A Companhia Piauiense foi um dos símbolos de modernização da capital no início do século XX, inserida em um projeto de desenvolvimento econômico e urbano, especialmente na região central de Teresina, às margens do rio Parnaíba, onde estava a fábrica, na atual Avenida Maranhão. Tendo como sócios influentes comerciantes e proprietários das cidades de Teresina e Parnaíba, a empresa foi organizada em 1889 com o nome de Companhia de Fiação e Tecidos Piauhyense e no mesmo ano foi iniciada a construção do edifício. A unidade fabril foi solenemente inaugurada no dia 1º de janeiro de 1893, mas já vinha funcionando de forma experimental há meses, inclusive com oficinas de aprendizagem para mulheres operárias.
Um dos seus fundadores, Antônio Gonçalves Pedreira Portelada, chegou a ocupar o cargo de Intendente Municipal de Teresina (1897-1900). Em 1926, a fábrica teve seu prédio inundado por conta das fortes chuvas que transbordaram o rio Parnaíba, acarretando um enorme prejuízo, situação que ainda foi agravada pelos efeitos da crise econômica mundial de 1929. A fábrica chegou a fechar, contando com o apoio do governo estadual no retorno de suas atividades.
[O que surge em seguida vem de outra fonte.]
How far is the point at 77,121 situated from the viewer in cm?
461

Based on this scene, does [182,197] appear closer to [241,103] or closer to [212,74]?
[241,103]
Esta relação estreita parece ter sido intensificada durante o longo governo de Leônidas de Castro Melo (1935-1945), quando a fábrica lançou os brins das marcas “Governador”, “Interventor” e “Estadista”.
Funcionando até a década de 1950, a Companhia Piauiense era a única fábrica têxtil do Piauí, considerada um dos maiores estabelecimentos industriais do estado, ao lado de fábricas de cigarros, bebidas, laticínios e óleos vegetais.
Junto à Companhia formou-se um bairro operário improvisado, com casebres de palha construídos pelos próprios trabalhadores da fábrica. Ao final da década de 1920, a prefeitura, com apoio da direção fabril, demoliu as casas dessas famílias operárias, visando afastar a pobreza da área mais urbanizada da cidade. Na ocasião, foram cedidos terrenos para que diversos trabalhadores, não somente têxteis, construíssem suas casas em uma área periférica, localizada após a linha férrea, a dois quilômetros da fábrica de tecidos. O bairro logo passou a ser chamado de Vila Operária e permanece até hoje.
Durante o Estado Novo (1937-1945), manifestações em comemoração ao 1º de Maio ocorreram em frente à fábrica, como missas campais e concentrações para desfiles cívicos e passeatas. A associação profissional dos trabalhadores têxteis de Teresina foi organizada neste período, sendo reconhecida como sindicato em 1948. Foi no contexto de organização sindical que conflitos trabalhistas na fábrica ganharam maior visibilidade, com reivindicações de aumento salarial, denúncias de atrasos nos pagamentos e demissões sem a devida indenização.
Em 1953, a Companhia Piauiense entrou em concordata e encerrou suas atividades pouco depois, desempregando centenas de pessoas. Na década seguinte, o edifício que abrigava a antiga fábrica foi adquirido pelo Grupo Claudino, que administrava o Armazém Paraíba, que ali inaugurou sua filial, em 1968. O prédio histórico da fábrica foi tombado pela prefeitura em 1986. Recentemente, a empresa proprietária promoveu uma reforma, conservando parte do estilo arquitetônico original.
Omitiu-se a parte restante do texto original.